In seventh grade science class, we studied how things are classified – the systems used to organize various kinds of rocks, elements, species, different types of clouds. I’ve always liked the name “cumulonimbus” – the sort of big billowy heap of a cloud that has a dark grey underside – full of water, not yet transformed into rainfall. If you see those clouds and suddenly feel a cool breeze, that’s often the storm’s “gust front” racing ahead of the rain – and a good time to head for cover.
You wouldn’t look at the rainfall and think it has come from nowhere. Looking at the cloud, you know the rainfall was already there – just waiting for enough conditions to show itself. As warm, humid air rides up over the wedge of cooler air, the cloud builds – water vapor beading into droplets, gathering weight until they finally let go as rain.
We call rainfall a “conditioned” phenomenon because it depends on many other factors. When causes and conditions are sufficient, the rainfall manifests. When causes and conditions are no longer sufficient, the rainfall ceases to manifest.
We should be careful, when talking about rainfall, to consider the causes and conditions that produce rain. We might say the average amount of rainfall is this, or the average frequency is that, but if we don’t change our estimate even when there’s a cumulonimbus cloud over our head and a cool breeze in our hair, we may get soaked.
Likewise, suppose we look at historical stock market returns over any particular horizon, whether daily, weekly, or annual – regardless of valuations, market behavior, investor sentiment, monetary policy and other factors. We can collect all of those returns in a heap called an “unconditional” probability distribution. Historically, average annual market returns on the order of 10%, more or less, have been most common, so the heap is highest at that point, with progressively smaller “tails” for returns that are wildly positive or wildly negative. The overall profile looks roughly like a “bell curve.”

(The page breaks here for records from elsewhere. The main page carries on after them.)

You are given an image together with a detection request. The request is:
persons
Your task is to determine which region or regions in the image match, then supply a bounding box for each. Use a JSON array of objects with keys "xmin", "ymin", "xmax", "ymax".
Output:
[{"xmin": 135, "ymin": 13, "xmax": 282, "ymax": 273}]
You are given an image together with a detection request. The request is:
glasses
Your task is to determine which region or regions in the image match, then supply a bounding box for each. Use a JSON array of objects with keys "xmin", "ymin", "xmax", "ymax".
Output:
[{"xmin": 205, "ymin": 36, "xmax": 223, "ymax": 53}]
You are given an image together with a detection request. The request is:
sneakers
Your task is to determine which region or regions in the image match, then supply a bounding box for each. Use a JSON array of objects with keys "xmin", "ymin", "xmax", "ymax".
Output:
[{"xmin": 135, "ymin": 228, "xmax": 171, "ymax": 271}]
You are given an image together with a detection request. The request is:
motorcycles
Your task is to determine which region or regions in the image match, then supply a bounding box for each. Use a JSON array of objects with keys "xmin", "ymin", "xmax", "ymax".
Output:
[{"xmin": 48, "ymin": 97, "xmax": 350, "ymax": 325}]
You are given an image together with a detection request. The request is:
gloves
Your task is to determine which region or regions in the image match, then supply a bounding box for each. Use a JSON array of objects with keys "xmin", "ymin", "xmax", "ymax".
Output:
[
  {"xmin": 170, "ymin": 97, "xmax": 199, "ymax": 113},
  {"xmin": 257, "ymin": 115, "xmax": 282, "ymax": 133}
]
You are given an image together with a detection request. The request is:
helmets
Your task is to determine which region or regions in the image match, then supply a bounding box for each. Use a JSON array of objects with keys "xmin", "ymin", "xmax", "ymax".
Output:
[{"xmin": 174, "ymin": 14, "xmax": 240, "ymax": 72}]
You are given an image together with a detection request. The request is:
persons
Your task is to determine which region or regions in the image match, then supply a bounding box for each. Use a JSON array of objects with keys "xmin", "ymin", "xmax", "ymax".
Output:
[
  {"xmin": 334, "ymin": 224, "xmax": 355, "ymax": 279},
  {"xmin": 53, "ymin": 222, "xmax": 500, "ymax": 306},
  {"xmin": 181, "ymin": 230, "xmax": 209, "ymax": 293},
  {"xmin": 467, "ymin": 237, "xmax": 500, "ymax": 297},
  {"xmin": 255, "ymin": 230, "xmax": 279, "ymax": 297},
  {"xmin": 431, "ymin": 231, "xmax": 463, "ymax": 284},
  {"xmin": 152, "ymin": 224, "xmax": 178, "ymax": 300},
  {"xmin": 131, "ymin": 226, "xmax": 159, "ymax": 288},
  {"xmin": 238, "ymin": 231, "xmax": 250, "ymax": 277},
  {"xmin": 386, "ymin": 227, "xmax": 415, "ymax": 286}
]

We might say the average market return is this, or the average frequency of a crash is that, but if we don’t change our estimate even when valuations are at the highest levels in history and market internals are ragged and divergent, we may get soaked.
It would be incorrect to say that the market plunges of 2000-2002 and 2007-2009 came from nowhere. Looking at a bubble, you know the crash is already there – just waiting for enough conditions to show itself.
Whatever market conditions may be, it can help to look at the probability distribution of returns, “conditional” on some important factor, or a combination of them. We can then ask questions like “What’s the profile of likely market returns and risk, given this or that set of conditions?” That’s what we call the “conditional” probability distribution. In nearly every case, the distribution includes both positive and negative outcomes. The average outcome may be higher or lower than the “unconditional” average, but even then, we typically can’t rule out outcomes on the opposite side. The best we can do is talk about the likely distribution of returns, rather than specific “point forecasts.” To interpret a distribution as a forecast is far too demanding about what’s possible.
That’s part of the reason we talk about the “return/risk profile” of the market, rather than relying on forecasts or scenarios. Nearly every market condition we identify is characterized by a distribution that includes both positive and negative returns, often quite large ones in both directions. To imagine that a probability distribution is a “forecast” is to be caught in a concept of reality. A classification or label – overvalued, undervalued, constructive, defensive – is only a tool that describes a distribution. It’s not something to take literally as a forecast.
The bell curves below show fitted probability distributions of actual weekly S&P 500 total returns since 1940. They’re not quite “lognormal” curves. The full distribution of S&P 500 returns has a slightly narrower peak, a bit of skew, and fatter tails than a classical bell curve. I’ve also included two “conditional” probability distributions – not because they’re great models, but simply to partition market conditions by a crude version of “valuation and market action” using commonly available indicators.
The blue curve is the “unconditional” probability distribution of weekly S&P 500 total returns. In contrast, the green and red curves are “conditional” – based on the “yield” implied by Shiller cyclically-adjusted P/E (CAPE) relative to 10-year bond yields, and the percentage of U.S. stocks “participating” in a market advance, as measured by their position relative to their own 200-day average. Geek’s note: each curve is defined by its own data subset, so the area under each is 1.0.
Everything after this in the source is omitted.